Protection against the rope. Tearing the footwear apart on rope climbs will be the least of your worries with the rubber side panels. These are made of resilient material to guard the shoe upon descent and feature aggressive lugs to bite the rope as you climb up.
The first Nike React for training. If you are familiar with the bouncy feel of Nike React running shoes, you may be surprised at the firmness of this particular React. But because it is a CrossFit shoe, it needs that rigidity to provide stability for weightlifting. However, you can expect the foam to reveal its responsive properties once you get to jumps and sprints.
Forged Flyknit. This is not the first cross-trainer from Nike that uses Flyknit. This lightweight and adaptive yet supportive fabric is commonly found in the brand’s trainers. However, the React Metcon footwear is one of the few that uses a one-piece, sock-like Flyknit upper.
There are no laces, or straps, or Flywires that are typical for other Metcons. Instead, this design is meant to move smoothly with the sole to provide a sense of integrity and flexibility.
On the medial side, the Flyknit is covered with melted polyurethane. This shiny layer contributes to the materials’ wear-resistance.
Speed lacing. For those who can’t stand fiddling with the laces, the Metcon React offers a solution: bungee laces. Another untypical feature for CrossFit shoes, this easily adjustable mechanism allows for quick fit regulations on the go.
Based on several expert reviews, these two flagship models come head-to-head in terms of performance. While there is no verdict as to which one is better, it all boils down to the wearer’s preference. Presented below are some of the key features that characterize the two trainers.
Exact same outsole
The React Metcon inherits the much-praised rubber outsole of the 5th Metcon. Thus, the trainers share the exact same outsole materials and design, including even the side panels. But the similarities end here.
React vs. dual-density midsole
The dual-density sole of the Metcon 5 has a very clear distinction between the heel and the forefoot. The barely compressible heel ensures stability for squats and lifts, while the plush and highly flexible forefoot helps with the dynamic exercises.
The Nike React, on the other hand, is a single-density component. It offers the same type of support from the heel to the toes. The foam is essentially firm, but when it comes to high-impact moves, it is ready to compress, absorb impact, and return to its shape in an instant. It also makes for a fairly stable base for weightlifting as it is enclosed in a firm rubber outsole with side panels.
Flyknit vs. Haptic mesh
Both materials are said to offer a snug and breathable coverage for the foot. So, the choice here comes down to personal preference.

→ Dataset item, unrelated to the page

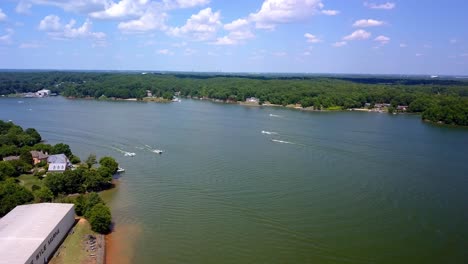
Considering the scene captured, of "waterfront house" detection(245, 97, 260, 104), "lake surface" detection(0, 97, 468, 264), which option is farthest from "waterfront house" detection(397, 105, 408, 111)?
"waterfront house" detection(245, 97, 260, 104)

The Haptic mesh on Nike Metcon 5 appears to be a more heavy-duty choice with its TPU chain link covering the entire upper.
The Flyknit on the React Metcon makes for a more pliable material that moves seamlessly with the foot.
Sock-like bootie vs. regular lace-up
The Metcon 5 comes with a traditional lace-up design. It has six pairs of eyelets that can be used to micro-regulate the fit. The additional Flywire cables work together with the laces on both sides of the shoe. They create an even firmer hold in the midfoot section.
As for the Nike React Metcon, it offers a tongue-less bootie design with a pair of bungee laces to secure the fit. While this may be a good option for those with narrow and medium-sized feet, people with wider feet and voluminous ankles may not appreciate it as much. Because the collar doesn’t stretch too much, it can be a challenge to put on the shoe. On a positive note, the presence of bungee laces makes fit adjustments very easy once the trainer is on.